* WHAT IS NEEDED *
Could you copy exactly the lines from the one containing "genus: Rattus" through the last line of the records, leaving out every picture?

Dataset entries
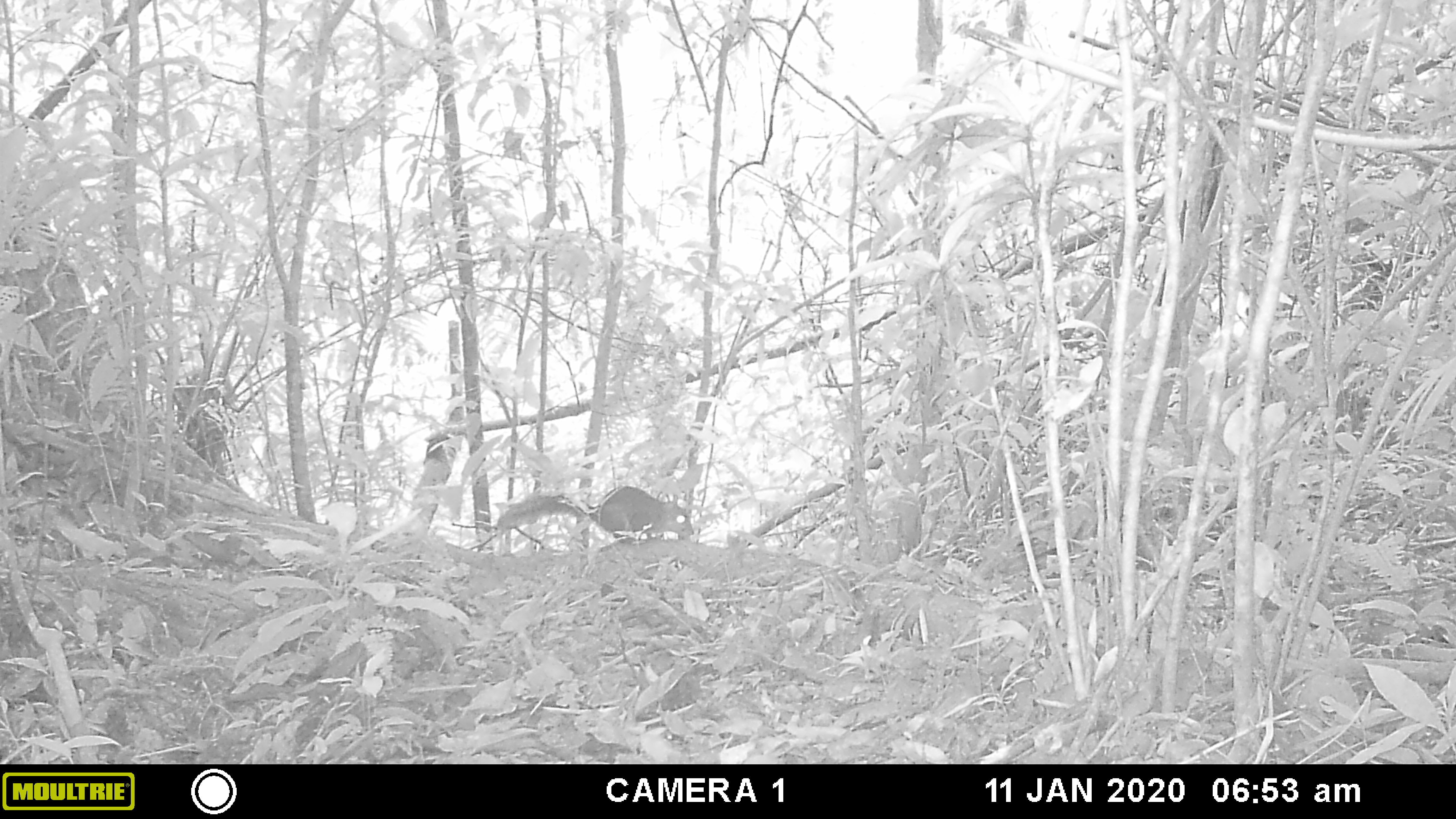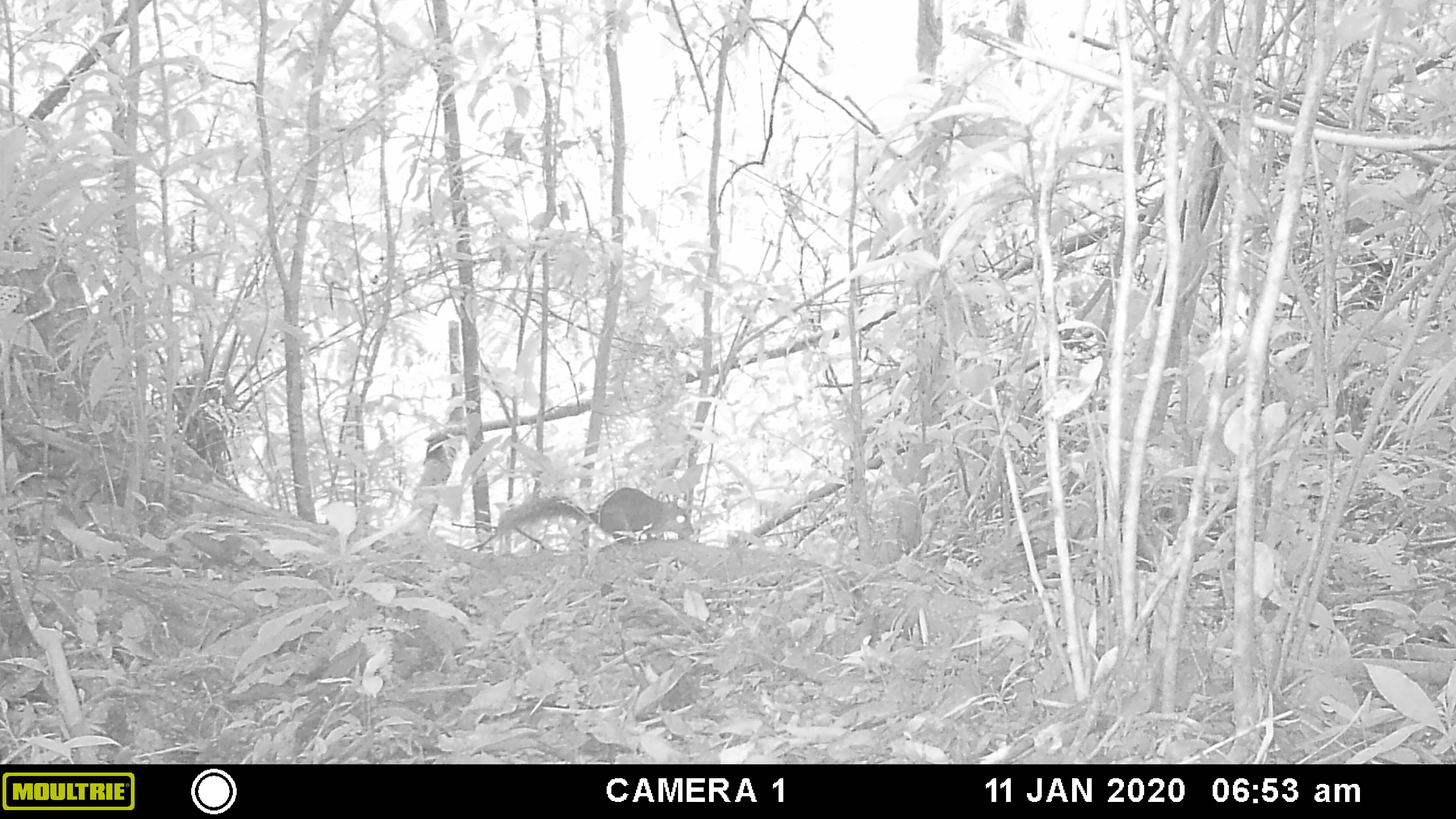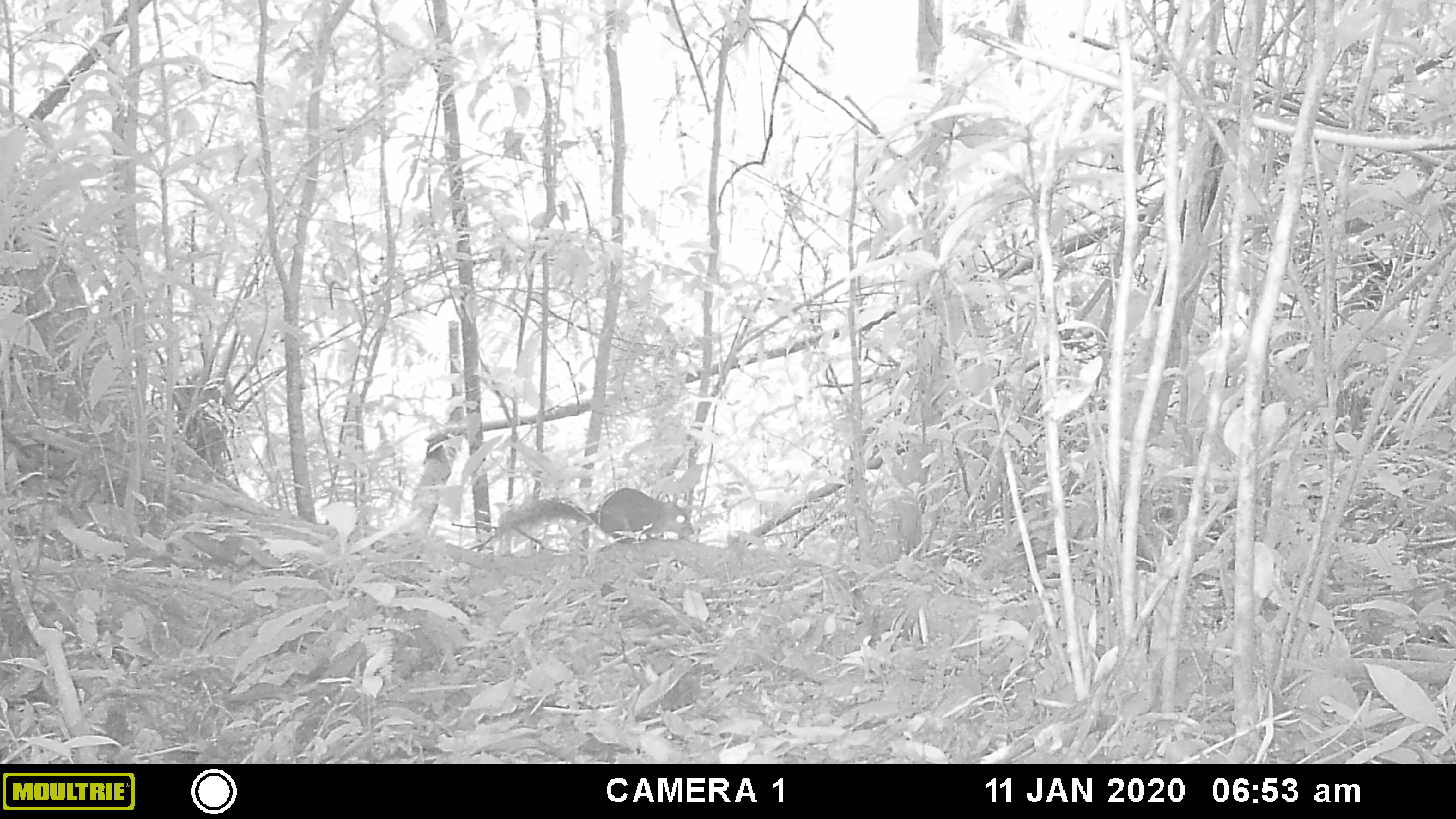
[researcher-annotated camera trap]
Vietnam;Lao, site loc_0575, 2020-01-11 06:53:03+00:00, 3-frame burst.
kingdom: Animalia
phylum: Chordata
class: Mammalia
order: Rodentia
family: Sciuridae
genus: Dremomys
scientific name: Dremomys rufigenis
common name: red-cheeked squirrel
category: red cheeked squirrel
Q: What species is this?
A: Red cheeked squirrel (red-cheeked squirrel) (Dremomys rufigenis).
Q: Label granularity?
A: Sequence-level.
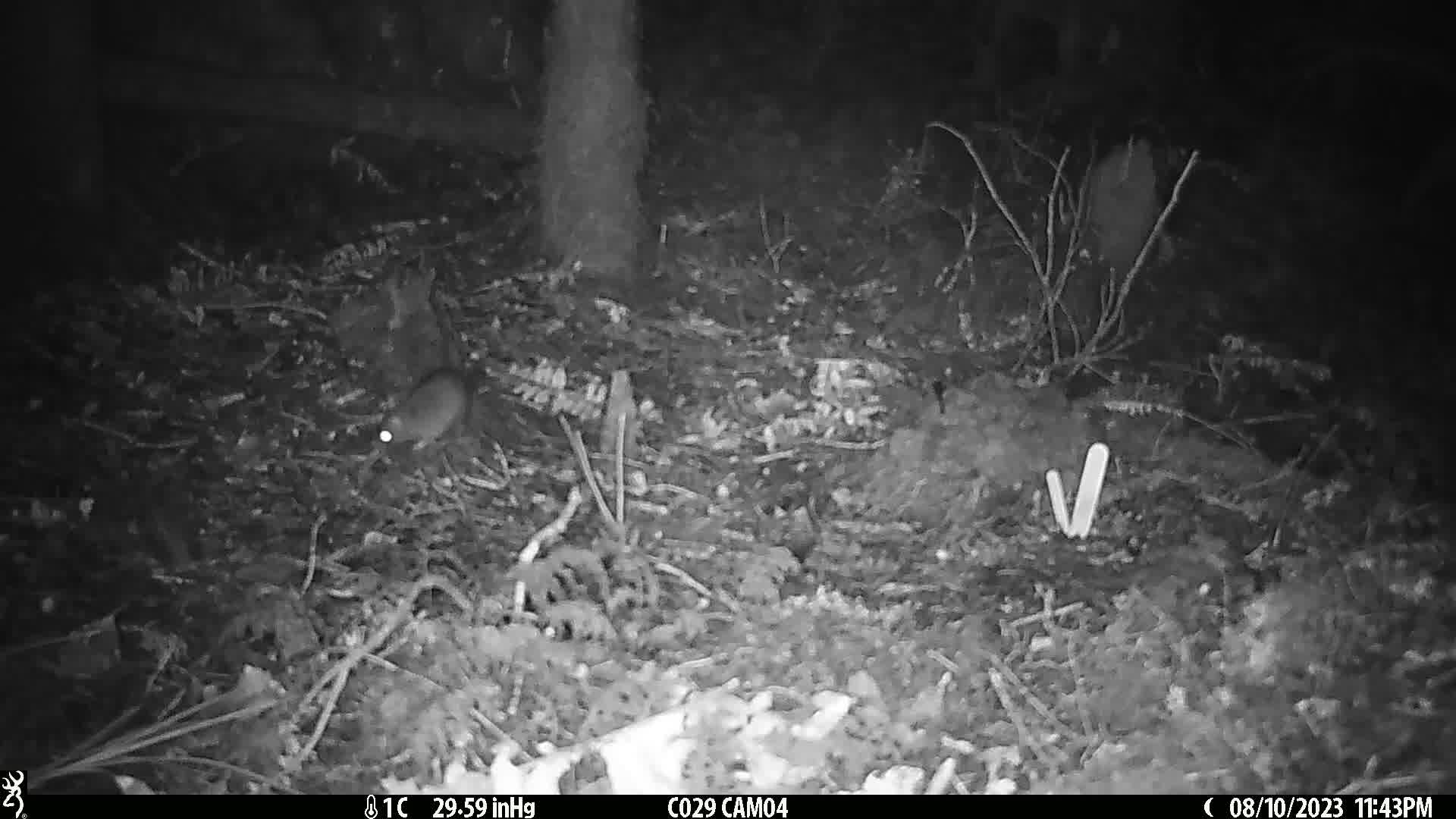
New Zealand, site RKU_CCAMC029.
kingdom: Animalia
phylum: Chordata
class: Mammalia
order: Rodentia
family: Muridae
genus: Rattus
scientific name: Rattus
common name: rat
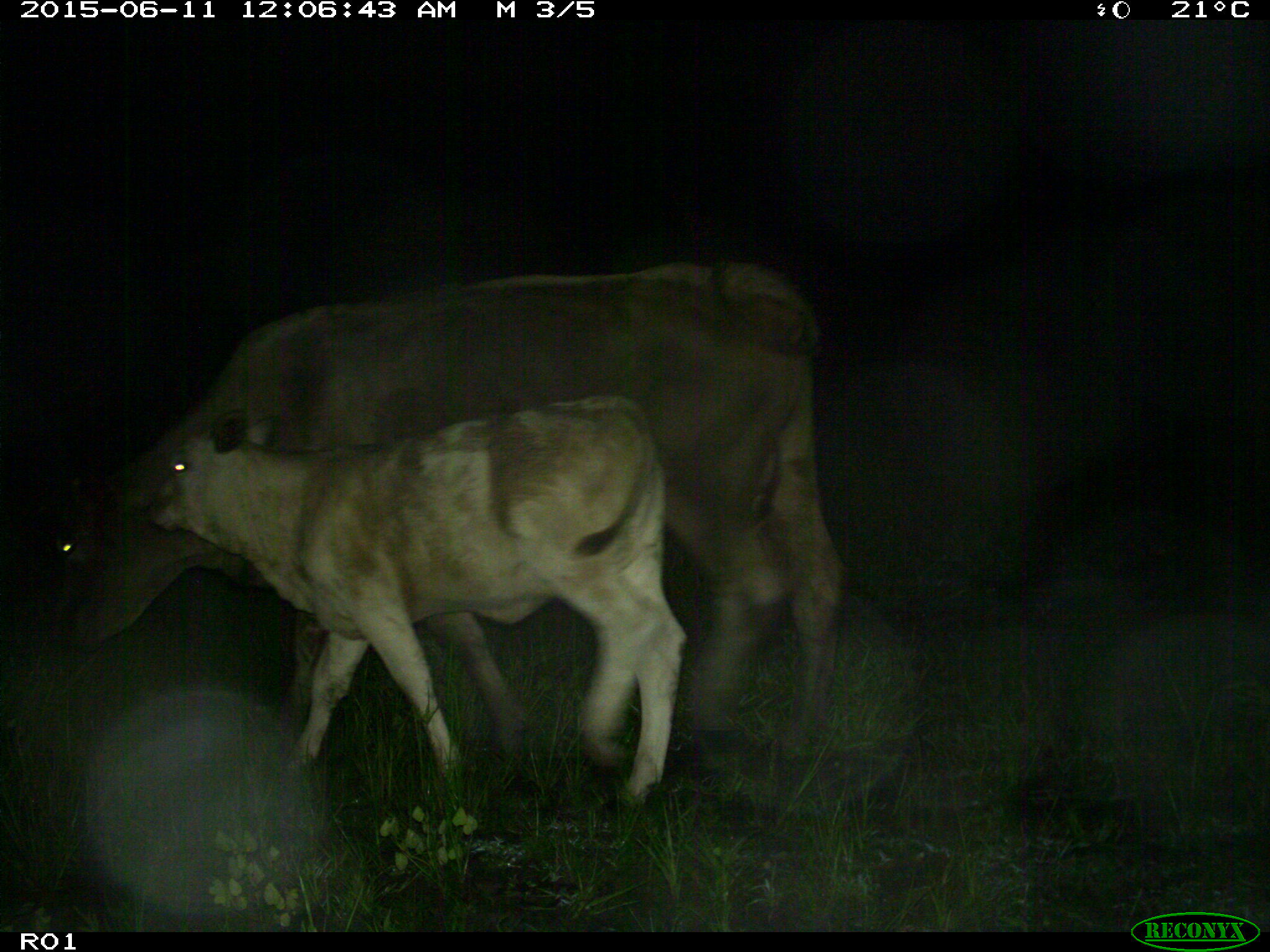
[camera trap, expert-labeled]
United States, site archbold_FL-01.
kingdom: Animalia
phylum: Chordata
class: Mammalia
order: Artiodactyla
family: Bovidae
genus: Bos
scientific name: Bos taurus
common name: domestic cow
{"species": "Bos taurus (domestic cow)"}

* EXERCISE SOLUTION *
genus: Rattus
scientific name: Rattus
common name: rat
[camera trap, expert-labeled]
United States, site archbold_FL-01.
kingdom: Animalia
phylum: Chordata
class: Mammalia
order: Artiodactyla
family: Bovidae
genus: Bos
scientific name: Bos taurus
common name: domestic cow
{"species": "Bos taurus (domestic cow)"}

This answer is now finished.